◆ Task goal:
Find every line in the items below that contains the word "radius" with the same capital and small letters, and copy each of those lines out.

◆ Supplied data:
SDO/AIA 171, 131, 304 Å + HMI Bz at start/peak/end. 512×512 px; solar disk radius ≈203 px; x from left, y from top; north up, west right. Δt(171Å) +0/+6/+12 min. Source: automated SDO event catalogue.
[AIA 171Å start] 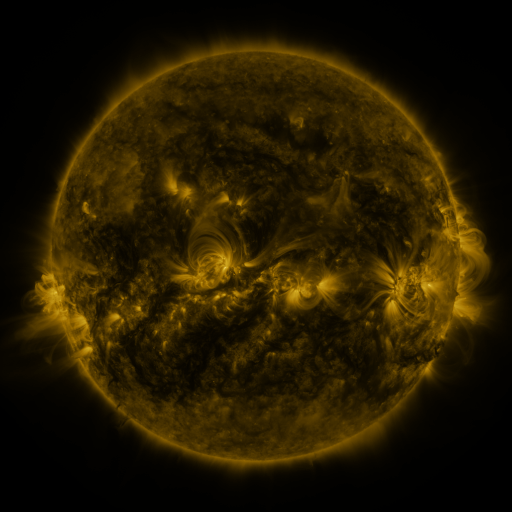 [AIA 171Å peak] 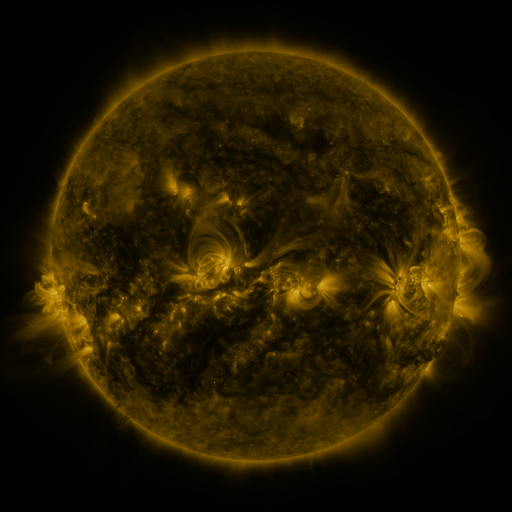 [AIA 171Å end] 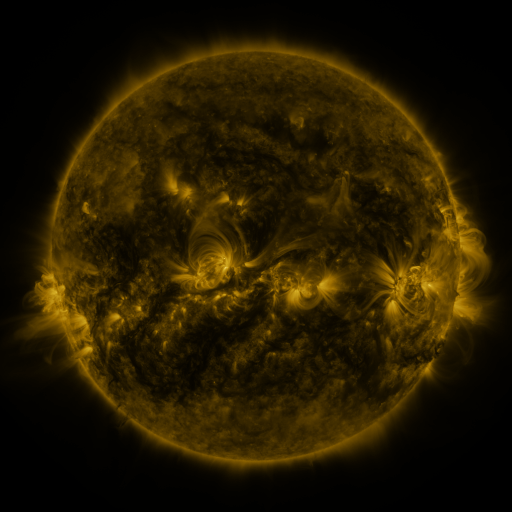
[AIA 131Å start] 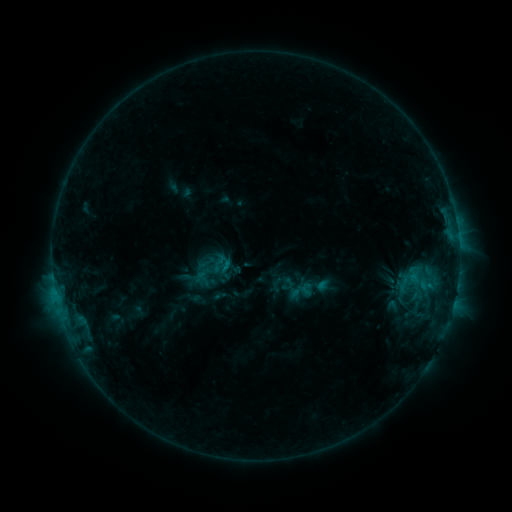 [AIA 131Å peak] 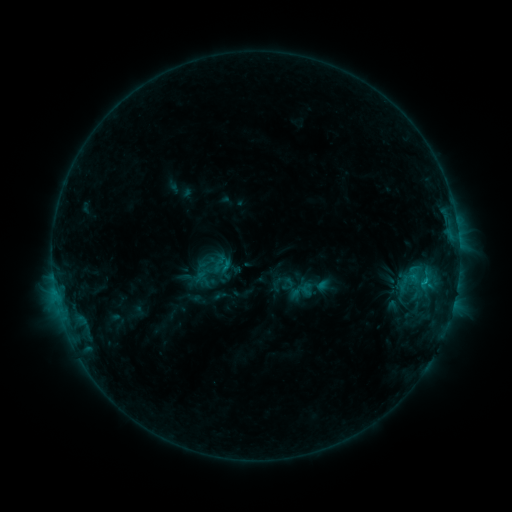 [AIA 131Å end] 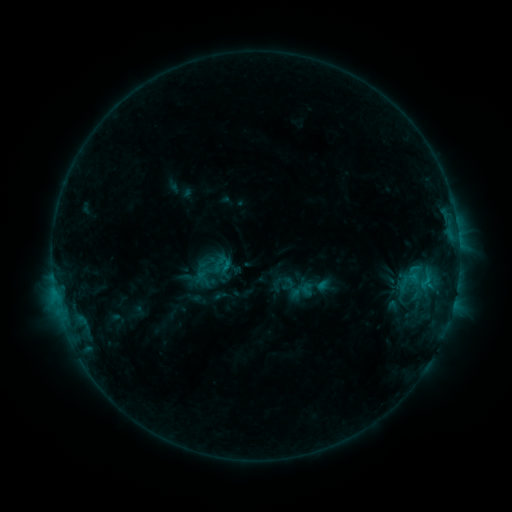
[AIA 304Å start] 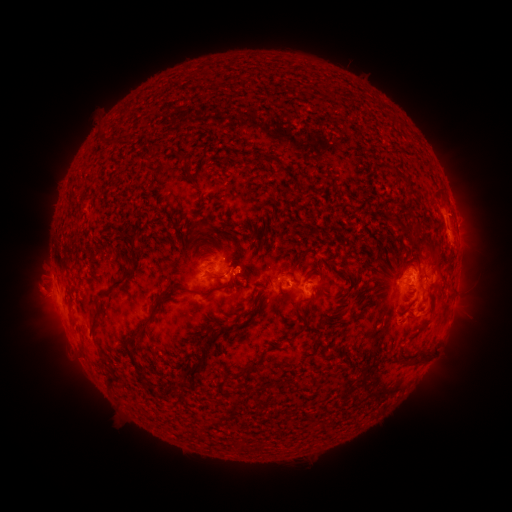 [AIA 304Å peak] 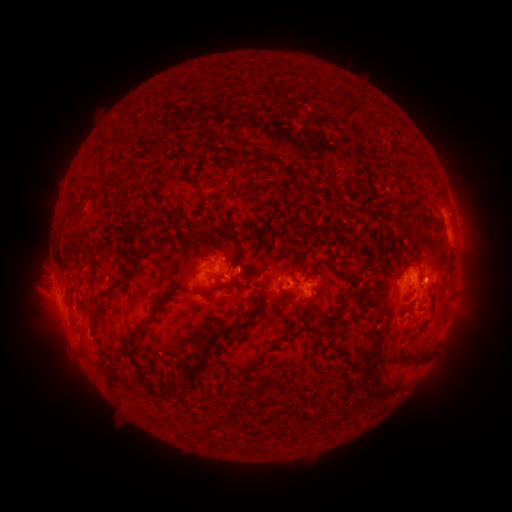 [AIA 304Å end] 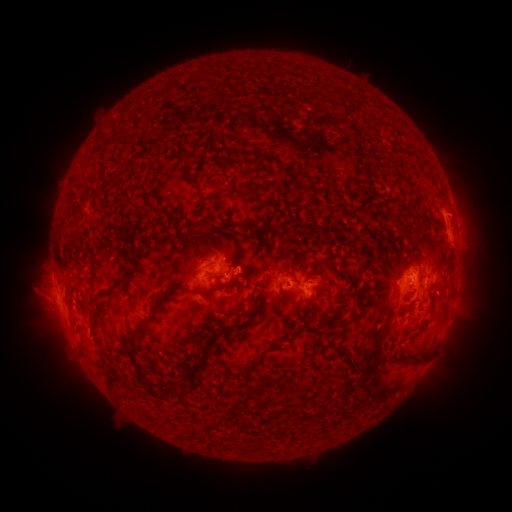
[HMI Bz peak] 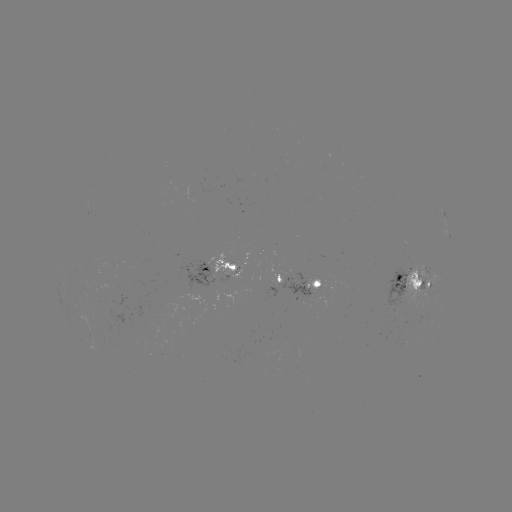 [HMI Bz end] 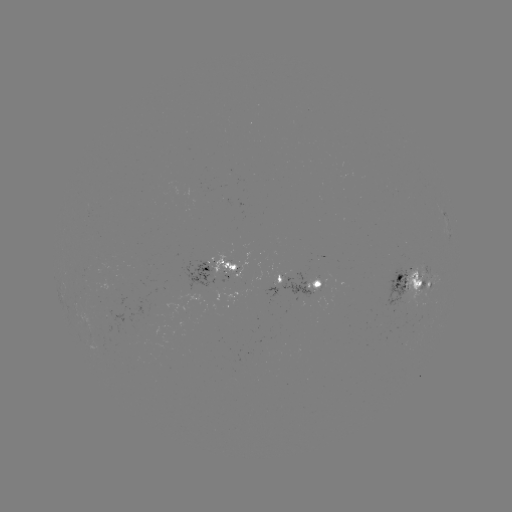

◆ Task answer:
SDO/AIA 171, 131, 304 Å + HMI Bz at start/peak/end. 512×512 px; solar disk radius ≈203 px; x from left, y from top; north up, west right. Δt(171Å) +0/+6/+12 min. Source: automated SDO event catalogue.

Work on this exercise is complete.